Selon Ikhwan Wiki (encyclopédie
électronique du groupe) : « Le rôle des Frères ne s’est pas limité à
appeler les confréries soufies à se réformer et s’unir pour réformer la nation,
car ils se sont également mis à combattre les hérésies répandues parmi elles,
comme la recherche de la bénédiction des morts, le fait de les invoquer, de porter
des amulettes etc. Et les Frères recoururent dans cette guerre à la
distribution parmi les imams des mosquées d’un sermon du vendredi parlant des
« corruptions des soufis ».
L’encyclopédie ajoute que le but du groupe
est de s’opposer aux coutumes nuisibles économiquement ou moralement, et d’en
éloigner les gens, comme les coutumes liées aux mariages, aux enterrements, aux
mouleds, ou aux diverses fêtes, tout en inscrivant un paragraphe dans le
règlement économique du groupe selon lequel le bureau de l’orientation
collectera une somme d’argent pour le mouled du Prophète.
Contradiction
Les Frères ne se sont pas mis d’accord sur
la question des mouleds, ou de la visite des tombes, certains défendant avec
les meilleurs arguments le soufisme et sa modération, d’autres possédant des
arguments contraires. C’est ainsi que les premiers se sont appuyés sur la
définition du groupe des Frères comme « une prédication salafie et
soufie » et un retour à la formation première du fondateur, comme l’ont
fait des dirigeants du groupe Essam al-Eryan ou Gamal Hechmat, qui assistaient
régulièrement à certains mouleds comme celui de Mursy Aboul Abbas à
Alexandrie ». Quant aux seconds, ils n’ont cessé de se plaindre de la
domination des soufis sur la société égyptienne, et ont interdit les mouleds et
la visite des mausolées : ce sont les adeptes du théoricien du groupe des
Frères, Sayyed Qutb, connus sous le nom de « courant qutbiste ».

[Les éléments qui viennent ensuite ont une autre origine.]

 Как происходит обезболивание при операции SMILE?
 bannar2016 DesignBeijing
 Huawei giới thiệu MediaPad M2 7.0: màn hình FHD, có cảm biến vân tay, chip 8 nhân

Réfutation des mensonges du Groupe
Le Dr Ali Abdel Baqi Chahata,
ex-secrétaire général de l’Académie des recherches islamiques, a affirmé que le
véritable soufisme a eu ses heures de gloire dans l’histoire islamique, et que
les commerçants soufis ont joué un rôle dans la propagation de l’islam en
Afrique et en Asie de l’est, et qu’ils ont donné une bonne image de la
religion, loin de tout extrémisme.
Il a ajouté que le soufisme n’a jamais été
une source de terrorisme ou de violence, mais un moyen de répandre l’amour
entre les gens. Et de suggérer la diffusion de la pensée soufie dans les
prisons, pour corriger la conduite des prisonniers Frères et les autres, de
façon qu’ils reviennent à la conception modérée de la religion et
renoncent à la violence.
Concernant le projet de réforme proposé
par al-Banna, Chahata a affirmé que la réforme de la situation du soufisme
se fait par l’éducation et l’enseignement et l’élaboration d’un modèle de
discours religieux loin de tout extrémisme et qui fasse revenir les gens à la
modération, et que les Frères ne sont pas ce qu’ils prétendent être.